Philips allies with UMS and Fraunhofer-IAF on GaN broadband PAs for wireless base-stations

Philips has formed an alliance to develop gallium nitride (GaN) technology and products for the growing cellular infrastructure market.

The Dutch electronics and semiconductor manufacturer is partnering with GaAs IC maker and foundry United Monolithic Semiconductors (a joint venture between Thales and EADS with production facilities in Orsay, France and Ulm, Germany) and Fraunhofer-IAF (Institut Angewandte Festkörperphysik) of Freiburg, Germany to collaborate on the research and development of GaN technologies. While Philips stays committed to the evolution of silicon LDMOS technology, through GaN it is investing in the future of
next-generation connected consumer products, it stresses.

UMS also has a technical cooperation with the main European laboratories involved in the development of GaN technology: TIGER (the joint laboratory created in 2002 by Alcatel-Thales' III-V Lab near Paris and IEMN-CNRS Institute of Electronics, Microelectronics and Nanotechnology in Lille to develop GaN HEMT technology for applications up to 40GHz), Fraunhofer-IAF, and the Ferdinand-Braun-Institut für Höchstfrequenztechnik, Berlin, Germany.

According to Ulf Meiners, technical director for UMS, the work with Philips concerns GaN HEMT devices grown on silicon carbide substrates.
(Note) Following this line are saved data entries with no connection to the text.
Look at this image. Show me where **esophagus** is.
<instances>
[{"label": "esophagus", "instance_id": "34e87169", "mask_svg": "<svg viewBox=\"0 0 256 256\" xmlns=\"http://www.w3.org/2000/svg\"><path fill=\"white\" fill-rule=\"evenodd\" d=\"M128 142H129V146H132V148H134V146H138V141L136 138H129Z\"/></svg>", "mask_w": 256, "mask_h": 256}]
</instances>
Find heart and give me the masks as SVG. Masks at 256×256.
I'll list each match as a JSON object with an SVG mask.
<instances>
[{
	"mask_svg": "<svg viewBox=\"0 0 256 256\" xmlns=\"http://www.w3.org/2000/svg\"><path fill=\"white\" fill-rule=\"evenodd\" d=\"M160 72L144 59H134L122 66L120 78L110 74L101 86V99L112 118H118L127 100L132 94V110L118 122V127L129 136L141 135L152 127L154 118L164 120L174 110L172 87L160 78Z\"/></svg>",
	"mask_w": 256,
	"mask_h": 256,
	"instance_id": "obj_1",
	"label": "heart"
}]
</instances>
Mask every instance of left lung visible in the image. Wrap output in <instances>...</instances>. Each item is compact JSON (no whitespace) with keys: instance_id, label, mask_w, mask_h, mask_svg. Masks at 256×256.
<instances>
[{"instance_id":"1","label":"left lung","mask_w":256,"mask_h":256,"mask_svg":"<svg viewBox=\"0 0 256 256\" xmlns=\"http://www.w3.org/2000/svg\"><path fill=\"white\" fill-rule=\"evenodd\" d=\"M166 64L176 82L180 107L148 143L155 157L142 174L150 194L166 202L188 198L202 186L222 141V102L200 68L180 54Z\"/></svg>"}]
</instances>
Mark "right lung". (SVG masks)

However, other substrate materials (including silicon) will be considered if there is
a commercial need, adds Meiners.

Using GaN technology in a transmitter will enable infrastructure equipment manufactures to provide significant cost reductions in system manufacturing.
They will also benefit from major improvements in system performance and flexibility. Currently, base-station power amplifiers are limited to specific applications. With GaN-based technology, operators will be able to use a "universal transmitter" to switch between systems and frequencies to meet instantaneous demands in areas covered by the basestation.
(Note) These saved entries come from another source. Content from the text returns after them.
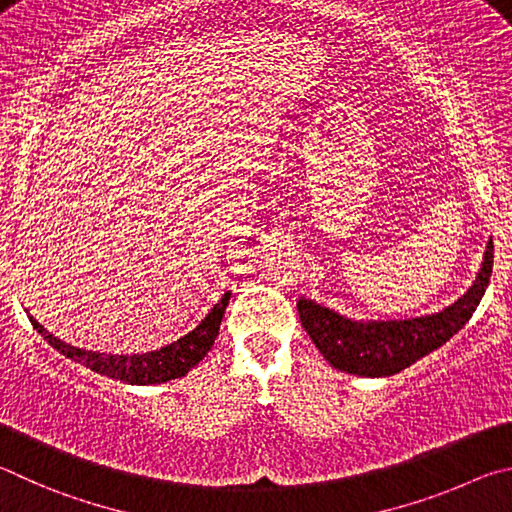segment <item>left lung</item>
Returning <instances> with one entry per match:
<instances>
[{
	"instance_id": "8db88e82",
	"label": "left lung",
	"mask_w": 512,
	"mask_h": 512,
	"mask_svg": "<svg viewBox=\"0 0 512 512\" xmlns=\"http://www.w3.org/2000/svg\"><path fill=\"white\" fill-rule=\"evenodd\" d=\"M492 251L495 249L490 238L481 270L470 290L434 315L393 321H355L301 297L297 301L301 326L308 330L319 353L339 371L362 378H387L400 373L420 357L441 348L468 324L490 283Z\"/></svg>"
}]
</instances>
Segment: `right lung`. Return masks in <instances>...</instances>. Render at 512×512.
Segmentation results:
<instances>
[{
	"label": "right lung",
	"instance_id": "1",
	"mask_svg": "<svg viewBox=\"0 0 512 512\" xmlns=\"http://www.w3.org/2000/svg\"><path fill=\"white\" fill-rule=\"evenodd\" d=\"M229 297L231 292H224V297L215 303L209 315H206L200 324L191 330V333L179 337L177 342L159 348V351L134 353V355L85 351V348L65 344L60 342L58 337L47 333V328L40 326L38 321L29 315V310H26V315H29L33 328L38 330V333L47 339L56 351L69 357V360L87 366V369H92L94 373L107 375V378L112 380H121L125 384H139V387H143V384H161V382L182 378V375L191 371L195 364H200L204 360V355L211 351L215 337H218L220 321L224 317V310L229 306Z\"/></svg>",
	"mask_w": 512,
	"mask_h": 512
}]
</instances>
GaN technology enables the following advantages:

  • high frequency combined with high power yet lower costs;
  • broadband operation, allowing a single power amplifier to be operated at
    multiple frequencies;
  • development of future high-power switch-mode PA architectures.

Philips expects to make the first GaN broadband power amplifiers available in 2009, with switched-mode power amplifier (SMPA) offerings to follow.